I know best for my kids

So let’s finish with the weakest argument of all of them, in my humble opinion. I wonder whether Jon would have such a belligerent stance with a doctor treating one of his children for a serious condition as he does with education professionals? Let’s be clear here, whilst Jon is the parent of these children he is not an expert in education or in what it takes to help a child work towards a full education that will mean a successful life, complete with the right attitudes and aptitudes that life will require to succeed.

My experience, simply from being a governor in a state infant school, is that teachers and more importantly the senior teachers, subject leaders, senior management and heads, are very highly trained. They spend a huge amount of time exposed to the latest thoughts in pedagogy and they are, in fact, far more qualified to say what is better for my children’s education than I am. Let’s also not forget that teachers spend far more time around our children than we do and so they probably do know a lot more about their character than we do. It is in our nature, when we are children, to hide things from our parents anyway. So Jon Platt claiming he knows what is best for his children is simply obtuse.

So what?

Education is important. It is not just about children learning things to pass tests. It is about learning about life, about what they like and dislike. It is about learning skills that impact on many areas of their lives and it is about realising that they will need to spend time doing things that they may not enjoy, but they still have to do anyway. It sets them up for life both in their attitudes and in the skills and knowledge. It is our responsibility and moral obligation, as responsible and caring parents, to make sure that we give our children the best start in life. I don’t know what my children will want to do when they’re grown up. But I do know that they rule themselves out of certain things if they don’t have a solid and rounded education. And that is something I don’t want to do. I want all doors to be open. If they want to be astronauts then I want them to have the knowledge to be able to study further in the sciences they need for that. Equally if they want to be a milkman then I want them to have pushed through to attend classes they don’t like, because that sets them up with the attitudes that they will need to cope with getting up before it is light and doing a job that at times seems very unrewarding.

Regular attendance needs to be considered at a teaching level, and not as a marker across a large time period.
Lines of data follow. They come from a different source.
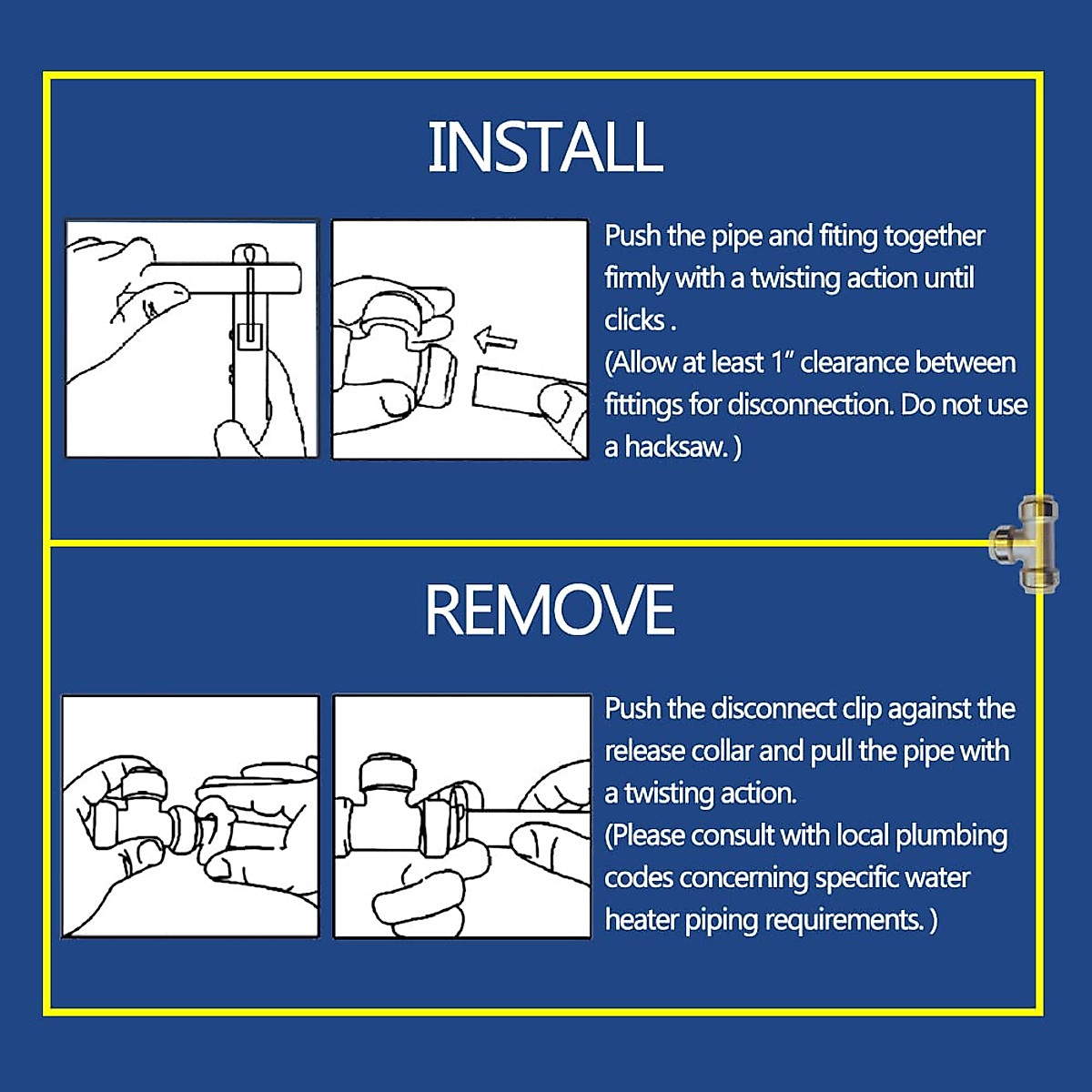 INSTALL

Push the pipe and fiting together firmly with a twisting action until clicks .
(Allow at least 1" clearance between fittings for disconnection. Do not use a hacksaw. )

REMOVE

Push the disconnect clip against the release collar and pull the pipe with a twisting action.
(Please consult with local plumbing codes concerning specific water heater piping requirements. )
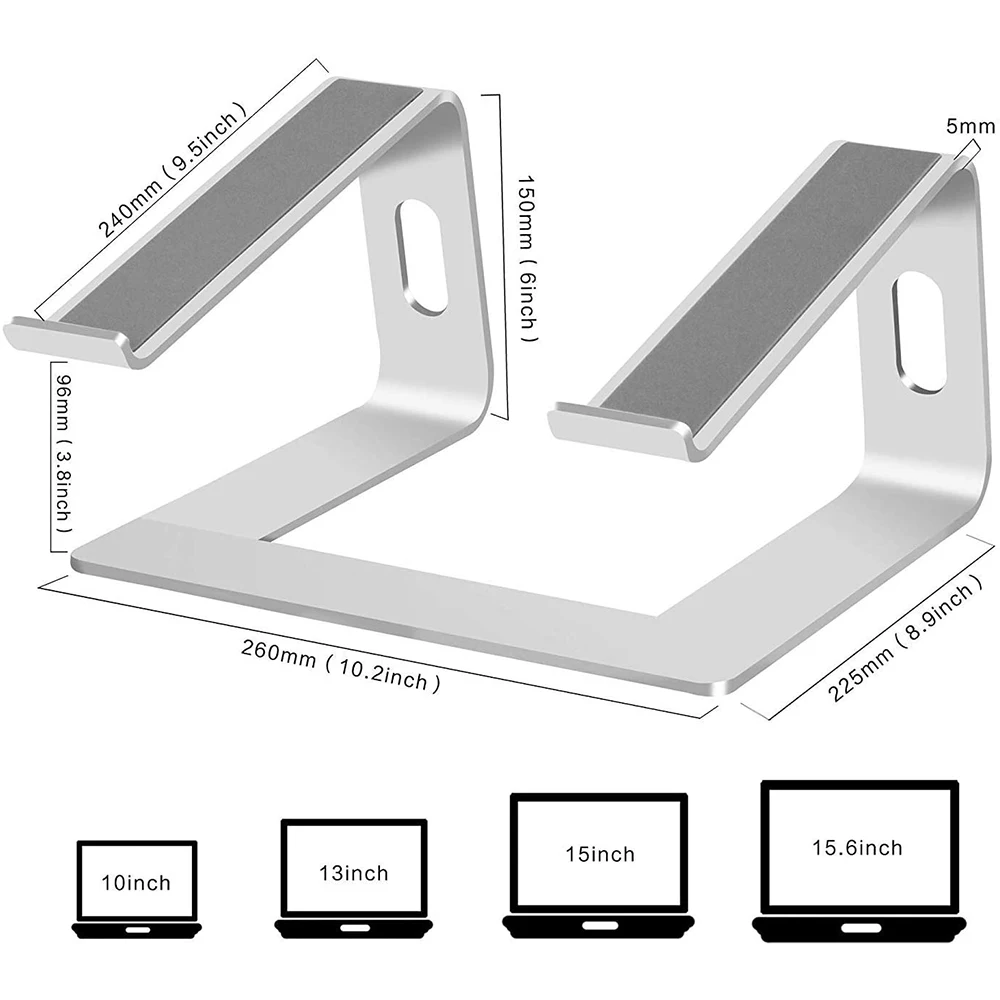 240mm ( 9.5inch )

150mm ( 6inch )

5mm

96mm ( 3.8inch )

260mm ( 10.2inch )

225mm ( 8.9inch )

10inch

13inch

15inch

15.6inch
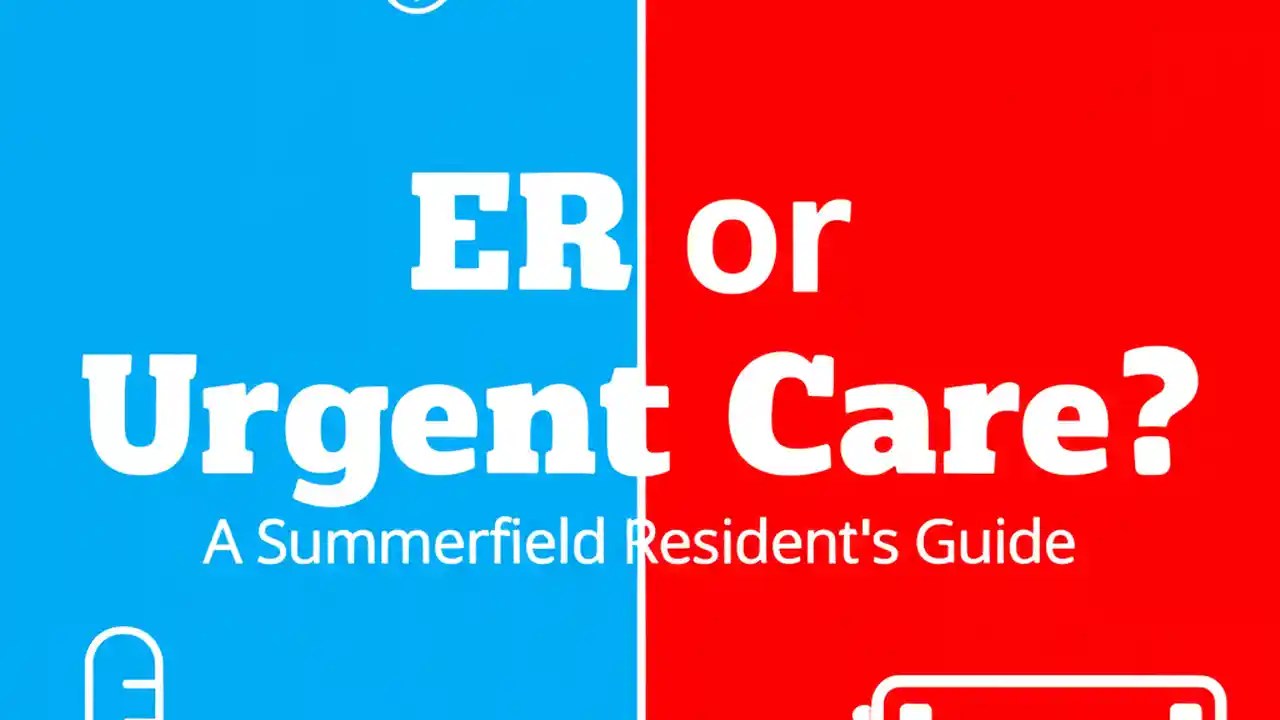 ER or
Urgent Care?
A Summerfield Resident's Guide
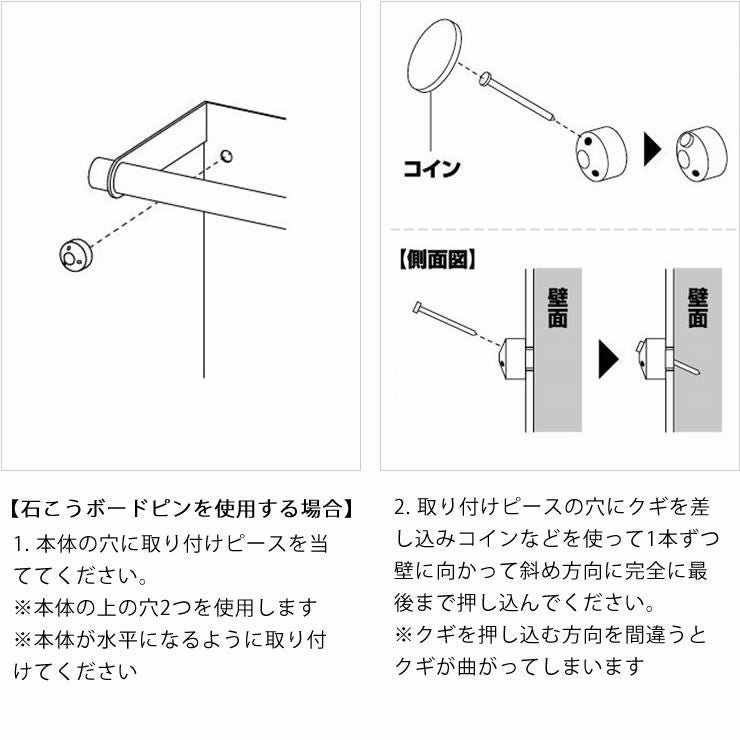 コイン

【側面図】

壁面

壁面

【石こうボードピンを使用する場合】
1. 本体の穴に取り付けピースを当ててください。
※本体の上の穴2つを使用します
※本体が水平になるように取り付けてください

2. 取り付けピースの穴にクギを差し込みコインなどを使って1本ずつ壁に向かって斜め方向に完全に最後まで押し込んでください。
※クギを押し込む方向を間違うとクギが曲がってしまいます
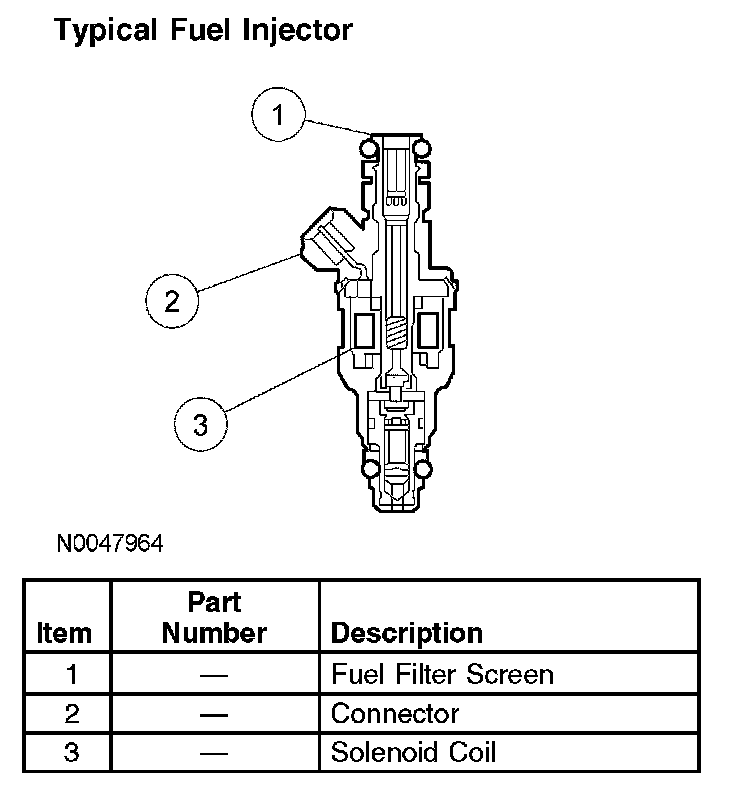 Typical Fuel Injector

1

2

3

N0047964

| Item | Part Number | Description |
|---|---|---|
| 1 | — | Fuel Filter Screen |
| 2 | — | Connector |
| 3 | — | Solenoid Coil |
Did the child attend classes regularly and often on this topic? Did they attend enough to get a proper grasp and understanding of the teaching, which will allow them to progress on to the next level adequately? That is the key question, not ‘were they in the classroom every day?’

What has to change? The law has to change. This law doesn’t educate parents, it gives them a target to attack. Parents need to understand how education works and the law needs to reflect how education works. Scrap the ‘regular’ wording because it is open to interpretation. Instead the law should be that children attend school every day, unless they are ill or otherwise unable to for unforeseen reasons. And how do you actually change people like Jon, someone who works in contractual law and clearly who isn’t intimated by a small fine? Educate them. Give them the chance to see what potential damage they are doing to the potential of their children. And if that doesn’t work, make the fines income related and significant and add extra ramifications, such as a criminal charge. After all, taking these actions can potentially have a drastic affect on a child’s future achievement or options, and that is certainly not in that child’s best interests at all.